Dossier : IMM‑1423‑20

Référence : 2021 CF 1077

[TRADUCTION FRANÇAISE]

Fredericton (Nouveau‑Brunswick), le 15 octobre 2021

En présence de madame la juge McDonald

ENTRE :

FARZANA HOSSAIN

RAJU AHMED TIPU

RUHAMA AHMED FAIHA

demandeurs

Et

LE MINISTRE DE LA CITOYENNETÉ ET DE L’IMMIGRATION ET LE MINISTRE DE LA SÉCURITÉ PUBLIQUE ET DE LA PROTECTION CIVILE

défendeurs

JUGEMENT ET MOTIFS

[1] La Cour est saisie d’une demande de contrôle judiciaire de la décision par laquelle la Section de la protection des réfugiés (la SPR) a rejeté les demandes d’asile des demandeurs fondées sur les articles 96 et 97 de la Loi sur l’immigration et la protection des réfugiés, LC 2001, c 27.

[2] Pour les motifs qui suivent, la présente demande de contrôle judiciaire est accueillie, car la SPR, n’ayant ni apprécié les motifs de risque allégués ni apprécié adéquatement les possibilités de refuge intérieur (les PRI), a rendu une décision déraisonnable.

Contexte

[3] Les demandeurs sont Mme Hossain et son époux, M. Tipu, ainsi que leur fille, Ruhama. Mme Hossain et M. Tipu sont des citoyens du Bangladesh. Leur fille est une citoyenne des États‑Unis.

[4] Mme Hossain, la demanderesse d’asile principale, est née au Botswana, puis, à un jeune âge, elle est déménagée aux États‑Unis. Elle y a rencontré et épousé M. Tipu en 2016. Ruhama est née un an plus tard, aux États‑Unis. Mme Hossain est une citoyenne du Bangladesh par filiation, elle n’a visité le pays qu’une fois dans son enfance et elle ne parle pas le bengali. Elle souffre de paralysie cérébrale. Aux États‑Unis, elle a obtenu un permis de travail et a présenté une demande de résidence permanente, mais, selon ses dires, elle a été déboutée.

[Enregistrements de questions sur des scènes]
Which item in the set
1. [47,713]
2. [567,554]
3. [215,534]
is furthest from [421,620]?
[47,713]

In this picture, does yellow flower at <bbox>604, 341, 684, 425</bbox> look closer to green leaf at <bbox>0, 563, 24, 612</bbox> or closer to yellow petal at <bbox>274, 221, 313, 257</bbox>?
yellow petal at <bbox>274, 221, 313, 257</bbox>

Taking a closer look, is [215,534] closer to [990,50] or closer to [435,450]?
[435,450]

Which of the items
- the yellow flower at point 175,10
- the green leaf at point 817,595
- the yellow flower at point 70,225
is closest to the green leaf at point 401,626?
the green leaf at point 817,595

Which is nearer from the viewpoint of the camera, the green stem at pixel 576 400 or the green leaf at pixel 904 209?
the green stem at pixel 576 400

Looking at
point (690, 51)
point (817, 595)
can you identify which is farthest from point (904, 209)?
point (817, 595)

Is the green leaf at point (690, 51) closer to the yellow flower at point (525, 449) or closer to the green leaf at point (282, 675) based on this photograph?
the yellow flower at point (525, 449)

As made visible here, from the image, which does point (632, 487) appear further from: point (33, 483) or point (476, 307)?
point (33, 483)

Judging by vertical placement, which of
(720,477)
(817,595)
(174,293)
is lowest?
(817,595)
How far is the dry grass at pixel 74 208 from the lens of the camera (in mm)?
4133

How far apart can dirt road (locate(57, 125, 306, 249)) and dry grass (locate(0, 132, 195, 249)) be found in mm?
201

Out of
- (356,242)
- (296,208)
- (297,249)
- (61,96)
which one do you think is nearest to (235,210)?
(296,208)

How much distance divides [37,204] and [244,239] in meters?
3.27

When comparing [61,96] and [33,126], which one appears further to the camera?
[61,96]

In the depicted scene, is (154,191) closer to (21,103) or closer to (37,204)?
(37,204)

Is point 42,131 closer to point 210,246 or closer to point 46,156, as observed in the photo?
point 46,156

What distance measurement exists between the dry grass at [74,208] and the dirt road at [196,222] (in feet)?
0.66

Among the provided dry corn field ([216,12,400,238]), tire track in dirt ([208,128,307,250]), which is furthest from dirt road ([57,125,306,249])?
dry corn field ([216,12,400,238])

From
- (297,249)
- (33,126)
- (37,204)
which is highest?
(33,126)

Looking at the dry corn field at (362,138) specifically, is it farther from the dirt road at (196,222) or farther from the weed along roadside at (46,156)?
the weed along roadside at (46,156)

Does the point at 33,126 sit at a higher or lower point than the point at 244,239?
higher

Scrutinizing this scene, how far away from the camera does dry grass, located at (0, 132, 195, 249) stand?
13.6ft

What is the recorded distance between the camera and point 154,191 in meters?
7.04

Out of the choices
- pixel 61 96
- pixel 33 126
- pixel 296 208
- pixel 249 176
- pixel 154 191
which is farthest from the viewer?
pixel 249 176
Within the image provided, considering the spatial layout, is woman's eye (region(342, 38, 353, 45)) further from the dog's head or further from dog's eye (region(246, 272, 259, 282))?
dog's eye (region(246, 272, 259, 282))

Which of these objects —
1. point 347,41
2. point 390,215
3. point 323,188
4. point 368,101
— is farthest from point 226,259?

Travail demandé:
D'après le jugement, de quel pays la fille des demandeurs est-elle citoyenne ?

Réponse ci-dessous:
Elle est citoyenne des États-Unis.